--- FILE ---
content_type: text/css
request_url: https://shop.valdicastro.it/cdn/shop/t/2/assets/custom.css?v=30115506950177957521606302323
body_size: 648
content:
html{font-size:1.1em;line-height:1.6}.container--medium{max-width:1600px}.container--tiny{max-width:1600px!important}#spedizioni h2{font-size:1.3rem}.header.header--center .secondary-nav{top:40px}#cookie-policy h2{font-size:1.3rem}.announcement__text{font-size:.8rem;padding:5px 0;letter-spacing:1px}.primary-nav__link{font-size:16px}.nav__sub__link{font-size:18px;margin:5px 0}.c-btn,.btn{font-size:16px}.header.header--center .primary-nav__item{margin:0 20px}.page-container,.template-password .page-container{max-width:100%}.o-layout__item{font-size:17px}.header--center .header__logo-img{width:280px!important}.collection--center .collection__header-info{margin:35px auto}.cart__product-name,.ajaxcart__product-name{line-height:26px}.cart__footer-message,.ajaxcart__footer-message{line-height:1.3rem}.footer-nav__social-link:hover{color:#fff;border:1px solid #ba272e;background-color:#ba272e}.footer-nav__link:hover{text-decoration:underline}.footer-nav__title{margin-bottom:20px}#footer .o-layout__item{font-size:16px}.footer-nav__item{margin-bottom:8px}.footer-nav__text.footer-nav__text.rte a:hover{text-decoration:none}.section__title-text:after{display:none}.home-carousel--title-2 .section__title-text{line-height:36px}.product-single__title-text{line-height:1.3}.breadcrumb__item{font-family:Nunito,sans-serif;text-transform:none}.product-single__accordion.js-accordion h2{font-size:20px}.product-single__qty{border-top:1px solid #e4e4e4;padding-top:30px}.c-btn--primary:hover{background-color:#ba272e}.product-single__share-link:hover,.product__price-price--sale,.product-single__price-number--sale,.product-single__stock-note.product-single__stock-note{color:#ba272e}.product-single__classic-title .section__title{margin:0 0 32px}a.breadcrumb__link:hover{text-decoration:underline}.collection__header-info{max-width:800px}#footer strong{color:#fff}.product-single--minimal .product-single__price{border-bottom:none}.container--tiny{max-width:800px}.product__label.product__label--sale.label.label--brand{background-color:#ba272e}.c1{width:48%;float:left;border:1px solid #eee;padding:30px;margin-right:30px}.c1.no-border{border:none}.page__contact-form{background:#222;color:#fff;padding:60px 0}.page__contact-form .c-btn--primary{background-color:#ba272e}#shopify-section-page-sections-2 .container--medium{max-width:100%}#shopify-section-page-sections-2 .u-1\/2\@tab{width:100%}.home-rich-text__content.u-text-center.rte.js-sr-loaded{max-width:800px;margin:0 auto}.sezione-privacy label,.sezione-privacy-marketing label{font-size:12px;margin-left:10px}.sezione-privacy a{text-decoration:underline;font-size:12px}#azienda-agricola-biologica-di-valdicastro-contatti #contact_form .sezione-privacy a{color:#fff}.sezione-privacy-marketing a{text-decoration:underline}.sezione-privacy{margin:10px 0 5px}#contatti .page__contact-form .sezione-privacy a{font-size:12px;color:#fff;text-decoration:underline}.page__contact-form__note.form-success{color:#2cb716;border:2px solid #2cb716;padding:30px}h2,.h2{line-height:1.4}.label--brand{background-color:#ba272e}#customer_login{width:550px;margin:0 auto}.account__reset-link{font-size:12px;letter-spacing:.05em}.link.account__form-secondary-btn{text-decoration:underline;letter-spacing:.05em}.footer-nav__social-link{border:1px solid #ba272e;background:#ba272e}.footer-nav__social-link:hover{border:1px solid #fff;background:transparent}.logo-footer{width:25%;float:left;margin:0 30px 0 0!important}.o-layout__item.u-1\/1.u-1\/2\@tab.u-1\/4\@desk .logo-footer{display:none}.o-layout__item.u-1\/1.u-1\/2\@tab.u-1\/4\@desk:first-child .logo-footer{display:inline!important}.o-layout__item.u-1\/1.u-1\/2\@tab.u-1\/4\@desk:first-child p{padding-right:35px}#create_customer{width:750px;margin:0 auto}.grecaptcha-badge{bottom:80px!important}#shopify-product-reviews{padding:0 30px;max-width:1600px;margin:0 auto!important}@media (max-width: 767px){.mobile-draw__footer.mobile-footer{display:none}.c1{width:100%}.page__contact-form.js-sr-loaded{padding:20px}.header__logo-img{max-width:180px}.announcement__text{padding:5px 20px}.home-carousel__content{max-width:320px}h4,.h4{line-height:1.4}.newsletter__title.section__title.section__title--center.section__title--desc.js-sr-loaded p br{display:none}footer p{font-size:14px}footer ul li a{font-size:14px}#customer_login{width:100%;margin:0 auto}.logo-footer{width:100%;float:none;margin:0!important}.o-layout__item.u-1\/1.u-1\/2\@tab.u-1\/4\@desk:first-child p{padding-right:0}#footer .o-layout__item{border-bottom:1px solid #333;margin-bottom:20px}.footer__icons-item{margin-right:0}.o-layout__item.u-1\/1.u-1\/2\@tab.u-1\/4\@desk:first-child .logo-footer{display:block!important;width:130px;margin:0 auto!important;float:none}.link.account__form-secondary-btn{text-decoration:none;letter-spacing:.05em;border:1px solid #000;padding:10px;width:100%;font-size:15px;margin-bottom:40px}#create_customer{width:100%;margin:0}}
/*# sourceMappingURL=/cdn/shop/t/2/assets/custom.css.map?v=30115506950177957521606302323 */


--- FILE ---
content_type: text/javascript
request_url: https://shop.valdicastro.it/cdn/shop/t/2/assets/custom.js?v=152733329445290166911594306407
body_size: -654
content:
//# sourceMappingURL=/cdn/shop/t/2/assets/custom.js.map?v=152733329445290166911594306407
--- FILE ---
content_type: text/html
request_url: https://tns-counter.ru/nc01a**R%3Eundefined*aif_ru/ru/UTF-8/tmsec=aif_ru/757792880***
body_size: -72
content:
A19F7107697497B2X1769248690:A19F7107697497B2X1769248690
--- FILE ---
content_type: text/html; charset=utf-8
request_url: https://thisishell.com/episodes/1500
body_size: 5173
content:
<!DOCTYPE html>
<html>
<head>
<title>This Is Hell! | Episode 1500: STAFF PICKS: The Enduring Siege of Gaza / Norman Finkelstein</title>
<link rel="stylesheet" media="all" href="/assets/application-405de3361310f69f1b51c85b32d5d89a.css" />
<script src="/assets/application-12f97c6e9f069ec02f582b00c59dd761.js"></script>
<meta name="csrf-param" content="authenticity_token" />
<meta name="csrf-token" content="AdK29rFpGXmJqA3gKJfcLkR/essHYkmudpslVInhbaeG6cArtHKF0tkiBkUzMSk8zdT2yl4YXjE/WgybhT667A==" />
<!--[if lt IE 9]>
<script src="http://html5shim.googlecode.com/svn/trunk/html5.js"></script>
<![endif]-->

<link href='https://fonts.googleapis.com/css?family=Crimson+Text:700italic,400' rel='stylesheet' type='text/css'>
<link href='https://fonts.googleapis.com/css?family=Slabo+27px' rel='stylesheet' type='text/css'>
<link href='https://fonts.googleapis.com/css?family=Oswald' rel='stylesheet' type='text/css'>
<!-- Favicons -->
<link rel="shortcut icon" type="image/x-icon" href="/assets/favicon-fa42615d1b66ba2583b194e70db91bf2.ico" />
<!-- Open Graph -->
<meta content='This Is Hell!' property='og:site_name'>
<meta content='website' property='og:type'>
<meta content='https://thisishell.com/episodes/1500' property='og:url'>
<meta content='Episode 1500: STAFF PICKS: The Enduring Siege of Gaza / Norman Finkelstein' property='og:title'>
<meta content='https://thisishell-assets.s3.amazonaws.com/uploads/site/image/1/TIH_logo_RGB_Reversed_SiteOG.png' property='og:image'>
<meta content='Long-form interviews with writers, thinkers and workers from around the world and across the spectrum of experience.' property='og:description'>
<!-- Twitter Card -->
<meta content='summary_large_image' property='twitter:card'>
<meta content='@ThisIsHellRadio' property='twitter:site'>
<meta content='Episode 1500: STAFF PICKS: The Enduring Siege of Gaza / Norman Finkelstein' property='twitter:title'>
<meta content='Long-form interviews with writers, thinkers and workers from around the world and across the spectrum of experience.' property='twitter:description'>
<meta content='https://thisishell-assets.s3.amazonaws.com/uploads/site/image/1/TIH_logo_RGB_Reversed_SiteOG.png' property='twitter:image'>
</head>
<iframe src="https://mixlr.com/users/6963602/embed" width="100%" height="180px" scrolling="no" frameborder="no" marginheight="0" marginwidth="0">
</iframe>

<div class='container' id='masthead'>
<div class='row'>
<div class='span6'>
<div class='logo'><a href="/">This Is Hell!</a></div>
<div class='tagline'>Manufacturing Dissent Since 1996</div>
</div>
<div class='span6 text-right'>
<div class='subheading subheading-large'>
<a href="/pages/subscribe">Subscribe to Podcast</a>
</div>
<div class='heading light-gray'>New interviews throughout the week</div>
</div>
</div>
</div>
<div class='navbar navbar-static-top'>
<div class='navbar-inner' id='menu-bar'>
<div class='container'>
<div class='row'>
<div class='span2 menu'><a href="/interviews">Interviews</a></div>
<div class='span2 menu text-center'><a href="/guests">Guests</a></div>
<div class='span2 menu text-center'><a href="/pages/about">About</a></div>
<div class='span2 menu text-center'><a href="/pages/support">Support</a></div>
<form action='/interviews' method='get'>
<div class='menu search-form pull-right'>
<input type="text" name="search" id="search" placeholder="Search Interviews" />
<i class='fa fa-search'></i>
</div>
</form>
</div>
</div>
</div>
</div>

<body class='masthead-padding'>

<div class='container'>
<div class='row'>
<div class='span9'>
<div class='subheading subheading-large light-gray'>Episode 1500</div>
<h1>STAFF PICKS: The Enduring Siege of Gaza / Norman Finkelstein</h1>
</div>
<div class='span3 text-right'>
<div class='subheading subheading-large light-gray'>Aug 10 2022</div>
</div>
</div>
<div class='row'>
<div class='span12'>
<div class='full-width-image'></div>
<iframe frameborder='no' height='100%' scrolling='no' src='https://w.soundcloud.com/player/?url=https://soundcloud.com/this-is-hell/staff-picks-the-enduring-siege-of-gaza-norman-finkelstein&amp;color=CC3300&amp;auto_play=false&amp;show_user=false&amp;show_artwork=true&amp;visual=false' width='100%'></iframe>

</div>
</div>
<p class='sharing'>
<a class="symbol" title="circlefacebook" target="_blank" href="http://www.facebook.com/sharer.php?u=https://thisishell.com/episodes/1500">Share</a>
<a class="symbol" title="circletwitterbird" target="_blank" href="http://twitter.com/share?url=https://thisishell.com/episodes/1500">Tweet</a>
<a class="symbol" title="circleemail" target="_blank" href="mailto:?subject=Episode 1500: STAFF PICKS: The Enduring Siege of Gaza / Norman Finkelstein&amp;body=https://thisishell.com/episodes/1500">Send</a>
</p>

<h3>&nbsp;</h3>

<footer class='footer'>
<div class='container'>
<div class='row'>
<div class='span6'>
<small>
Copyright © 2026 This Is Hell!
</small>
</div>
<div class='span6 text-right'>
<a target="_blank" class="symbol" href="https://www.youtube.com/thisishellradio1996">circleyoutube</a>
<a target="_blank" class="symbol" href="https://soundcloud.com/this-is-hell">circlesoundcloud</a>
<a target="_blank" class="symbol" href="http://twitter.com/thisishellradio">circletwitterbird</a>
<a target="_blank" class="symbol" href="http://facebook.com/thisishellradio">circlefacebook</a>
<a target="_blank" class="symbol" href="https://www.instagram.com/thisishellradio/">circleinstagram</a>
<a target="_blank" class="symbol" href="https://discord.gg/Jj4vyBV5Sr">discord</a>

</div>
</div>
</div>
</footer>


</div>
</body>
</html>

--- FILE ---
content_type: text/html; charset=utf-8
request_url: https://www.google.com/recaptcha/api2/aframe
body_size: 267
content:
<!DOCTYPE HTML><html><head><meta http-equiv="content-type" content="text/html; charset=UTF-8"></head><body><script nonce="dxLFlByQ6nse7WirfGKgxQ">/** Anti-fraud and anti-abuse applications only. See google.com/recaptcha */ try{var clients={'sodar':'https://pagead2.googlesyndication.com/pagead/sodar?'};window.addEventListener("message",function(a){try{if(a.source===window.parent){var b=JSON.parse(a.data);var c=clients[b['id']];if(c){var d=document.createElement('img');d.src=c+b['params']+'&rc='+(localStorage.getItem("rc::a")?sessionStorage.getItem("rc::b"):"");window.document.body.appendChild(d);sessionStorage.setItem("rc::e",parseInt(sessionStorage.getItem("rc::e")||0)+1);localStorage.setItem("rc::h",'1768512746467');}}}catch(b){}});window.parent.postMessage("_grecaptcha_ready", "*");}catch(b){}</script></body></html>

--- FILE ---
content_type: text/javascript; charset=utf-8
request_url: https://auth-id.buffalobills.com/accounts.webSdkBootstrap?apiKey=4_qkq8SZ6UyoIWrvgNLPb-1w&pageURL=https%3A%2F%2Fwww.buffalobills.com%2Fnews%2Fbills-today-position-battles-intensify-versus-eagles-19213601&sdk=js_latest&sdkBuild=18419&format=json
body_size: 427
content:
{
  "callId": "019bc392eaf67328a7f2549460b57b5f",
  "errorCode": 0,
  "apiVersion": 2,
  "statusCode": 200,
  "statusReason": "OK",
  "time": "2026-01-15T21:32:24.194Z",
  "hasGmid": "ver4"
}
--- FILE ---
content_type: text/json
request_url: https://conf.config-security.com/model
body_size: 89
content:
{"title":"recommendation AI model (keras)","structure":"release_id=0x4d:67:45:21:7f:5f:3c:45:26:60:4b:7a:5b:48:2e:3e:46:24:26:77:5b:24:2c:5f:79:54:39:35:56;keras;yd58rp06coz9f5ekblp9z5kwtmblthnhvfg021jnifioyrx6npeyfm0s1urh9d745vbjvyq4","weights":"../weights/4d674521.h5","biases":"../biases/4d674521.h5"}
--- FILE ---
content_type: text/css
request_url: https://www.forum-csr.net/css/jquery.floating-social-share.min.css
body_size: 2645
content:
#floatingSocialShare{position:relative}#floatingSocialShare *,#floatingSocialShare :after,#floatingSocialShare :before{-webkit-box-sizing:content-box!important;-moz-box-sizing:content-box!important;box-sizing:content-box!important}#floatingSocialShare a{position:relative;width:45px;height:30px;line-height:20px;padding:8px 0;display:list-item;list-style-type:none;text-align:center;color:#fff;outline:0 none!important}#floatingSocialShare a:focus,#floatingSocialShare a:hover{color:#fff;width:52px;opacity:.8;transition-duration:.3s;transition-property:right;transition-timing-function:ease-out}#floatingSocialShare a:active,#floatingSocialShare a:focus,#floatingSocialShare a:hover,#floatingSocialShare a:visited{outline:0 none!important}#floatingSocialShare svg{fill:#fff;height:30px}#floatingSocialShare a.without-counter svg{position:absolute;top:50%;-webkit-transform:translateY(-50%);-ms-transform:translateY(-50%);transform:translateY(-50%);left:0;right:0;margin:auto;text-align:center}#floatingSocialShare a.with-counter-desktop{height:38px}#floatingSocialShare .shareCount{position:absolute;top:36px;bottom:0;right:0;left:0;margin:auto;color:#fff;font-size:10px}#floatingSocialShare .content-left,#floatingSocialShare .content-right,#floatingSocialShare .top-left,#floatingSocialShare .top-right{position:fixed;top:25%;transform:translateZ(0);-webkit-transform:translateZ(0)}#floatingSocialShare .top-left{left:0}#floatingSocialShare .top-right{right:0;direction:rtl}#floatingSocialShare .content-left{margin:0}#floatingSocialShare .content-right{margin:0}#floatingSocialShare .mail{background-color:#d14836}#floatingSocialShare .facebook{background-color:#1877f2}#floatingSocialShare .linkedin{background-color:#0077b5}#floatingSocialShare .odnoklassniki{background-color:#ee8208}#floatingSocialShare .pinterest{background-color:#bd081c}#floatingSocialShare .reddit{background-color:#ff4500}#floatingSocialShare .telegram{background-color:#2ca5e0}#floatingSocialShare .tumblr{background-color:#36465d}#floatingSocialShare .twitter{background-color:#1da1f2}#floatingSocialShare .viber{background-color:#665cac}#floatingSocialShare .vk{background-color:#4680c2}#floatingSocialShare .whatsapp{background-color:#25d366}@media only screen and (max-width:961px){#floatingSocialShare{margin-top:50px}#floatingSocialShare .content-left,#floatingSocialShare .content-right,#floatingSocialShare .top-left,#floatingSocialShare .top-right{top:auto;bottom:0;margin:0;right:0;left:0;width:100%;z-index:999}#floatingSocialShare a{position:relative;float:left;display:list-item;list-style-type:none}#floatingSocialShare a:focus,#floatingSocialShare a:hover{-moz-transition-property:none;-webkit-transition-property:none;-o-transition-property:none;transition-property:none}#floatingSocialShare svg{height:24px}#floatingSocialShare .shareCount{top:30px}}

-=-=-

Task description: Above are the lines; repeat exactly the ones from the line containing "<![endif]-->" down to the line containing "Norman Finkelstein' property='og:title'>", both inclusive.

Result of this task:
<![endif]-->

<link href='https://fonts.googleapis.com/css?family=Crimson+Text:700italic,400' rel='stylesheet' type='text/css'>
<link href='https://fonts.googleapis.com/css?family=Slabo+27px' rel='stylesheet' type='text/css'>
<link href='https://fonts.googleapis.com/css?family=Oswald' rel='stylesheet' type='text/css'>
<!-- Favicons -->
<link rel="shortcut icon" type="image/x-icon" href="/assets/favicon-fa42615d1b66ba2583b194e70db91bf2.ico" />
<!-- Open Graph -->
<meta content='This Is Hell!' property='og:site_name'>
<meta content='website' property='og:type'>
<meta content='https://thisishell.com/episodes/1500' property='og:url'>
<meta content='Episode 1500: STAFF PICKS: The Enduring Siege of Gaza / Norman Finkelstein' property='og:title'>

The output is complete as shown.